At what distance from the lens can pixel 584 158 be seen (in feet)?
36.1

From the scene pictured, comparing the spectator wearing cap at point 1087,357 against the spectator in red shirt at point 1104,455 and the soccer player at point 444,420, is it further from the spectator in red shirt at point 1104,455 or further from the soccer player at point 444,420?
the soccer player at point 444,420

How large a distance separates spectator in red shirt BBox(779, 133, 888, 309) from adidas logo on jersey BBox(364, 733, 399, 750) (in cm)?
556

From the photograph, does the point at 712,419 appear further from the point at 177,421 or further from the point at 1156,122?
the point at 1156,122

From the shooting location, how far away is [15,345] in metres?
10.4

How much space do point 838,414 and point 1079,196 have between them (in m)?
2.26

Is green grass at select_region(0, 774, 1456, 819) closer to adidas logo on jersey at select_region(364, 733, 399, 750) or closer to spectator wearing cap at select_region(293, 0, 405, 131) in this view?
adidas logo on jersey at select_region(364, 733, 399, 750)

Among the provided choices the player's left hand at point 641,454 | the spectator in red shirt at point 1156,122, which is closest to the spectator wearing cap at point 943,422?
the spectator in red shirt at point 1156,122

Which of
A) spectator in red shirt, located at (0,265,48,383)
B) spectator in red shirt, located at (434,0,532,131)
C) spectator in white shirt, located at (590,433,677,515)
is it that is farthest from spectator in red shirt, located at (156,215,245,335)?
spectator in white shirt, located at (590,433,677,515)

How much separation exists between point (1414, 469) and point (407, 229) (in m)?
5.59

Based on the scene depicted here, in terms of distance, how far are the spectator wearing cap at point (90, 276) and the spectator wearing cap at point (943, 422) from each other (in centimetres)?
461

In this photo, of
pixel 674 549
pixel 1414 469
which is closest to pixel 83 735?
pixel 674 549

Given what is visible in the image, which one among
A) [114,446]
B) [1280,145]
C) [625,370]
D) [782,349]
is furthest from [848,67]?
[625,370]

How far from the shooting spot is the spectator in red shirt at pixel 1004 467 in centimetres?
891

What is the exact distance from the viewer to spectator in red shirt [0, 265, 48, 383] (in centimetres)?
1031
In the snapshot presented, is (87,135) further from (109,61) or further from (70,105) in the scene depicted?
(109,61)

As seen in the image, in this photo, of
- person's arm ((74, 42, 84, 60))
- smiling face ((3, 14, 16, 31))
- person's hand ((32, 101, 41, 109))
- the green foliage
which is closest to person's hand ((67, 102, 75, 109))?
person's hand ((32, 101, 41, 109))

•••

[Task goal]
Nothing in the data may differ; print all of it exactly as written.

[Exercise result]
At what distance from the lens can pixel 584 158 be seen (in feet)?
36.1

From the scene pictured, comparing the spectator wearing cap at point 1087,357 against the spectator in red shirt at point 1104,455 and the soccer player at point 444,420, is it further from the spectator in red shirt at point 1104,455 or further from the soccer player at point 444,420?
the soccer player at point 444,420

How large a distance separates spectator in red shirt BBox(779, 133, 888, 309) from adidas logo on jersey BBox(364, 733, 399, 750) (in cm)?
556

From the photograph, does the point at 712,419 appear further from the point at 177,421 or further from the point at 1156,122?
the point at 1156,122

From the shooting location, how far away is [15,345] in metres?
10.4

How much space do point 838,414 and point 1079,196 have between them (in m)?
2.26

Is green grass at select_region(0, 774, 1456, 819) closer to adidas logo on jersey at select_region(364, 733, 399, 750) or closer to spectator wearing cap at select_region(293, 0, 405, 131) in this view?
adidas logo on jersey at select_region(364, 733, 399, 750)

Among the provided choices the player's left hand at point 641,454 | the spectator in red shirt at point 1156,122, which is closest to the spectator wearing cap at point 943,422?
the spectator in red shirt at point 1156,122

Which of
A) spectator in red shirt, located at (0,265,48,383)
B) spectator in red shirt, located at (434,0,532,131)
C) spectator in white shirt, located at (590,433,677,515)
is it that is farthest from spectator in red shirt, located at (156,215,245,335)?
spectator in white shirt, located at (590,433,677,515)

How much separation exists between point (1414, 469) and point (407, 229) (in m)?
5.59

Based on the scene depicted here, in terms of distance, how far are the spectator wearing cap at point (90, 276) and the spectator wearing cap at point (943, 422) from each other (in centimetres)?
461

In this photo, of
pixel 674 549
pixel 1414 469
which is closest to pixel 83 735?
pixel 674 549

Given what is visible in the image, which one among
A) [114,446]
B) [1280,145]
C) [625,370]
D) [782,349]
is furthest from [848,67]?
[625,370]

How far from the shooting spot is the spectator in red shirt at pixel 1004 467 in centimetres?
891

What is the exact distance from the viewer to spectator in red shirt [0, 265, 48, 383] (in centimetres)?
1031
In the snapshot presented, is (87,135) further from (109,61) or further from (70,105) in the scene depicted?
(109,61)

As seen in the image, in this photo, of
- person's arm ((74, 42, 84, 60))
- smiling face ((3, 14, 16, 31))
- person's hand ((32, 101, 41, 109))
- the green foliage
which is closest to person's hand ((67, 102, 75, 109))?
person's hand ((32, 101, 41, 109))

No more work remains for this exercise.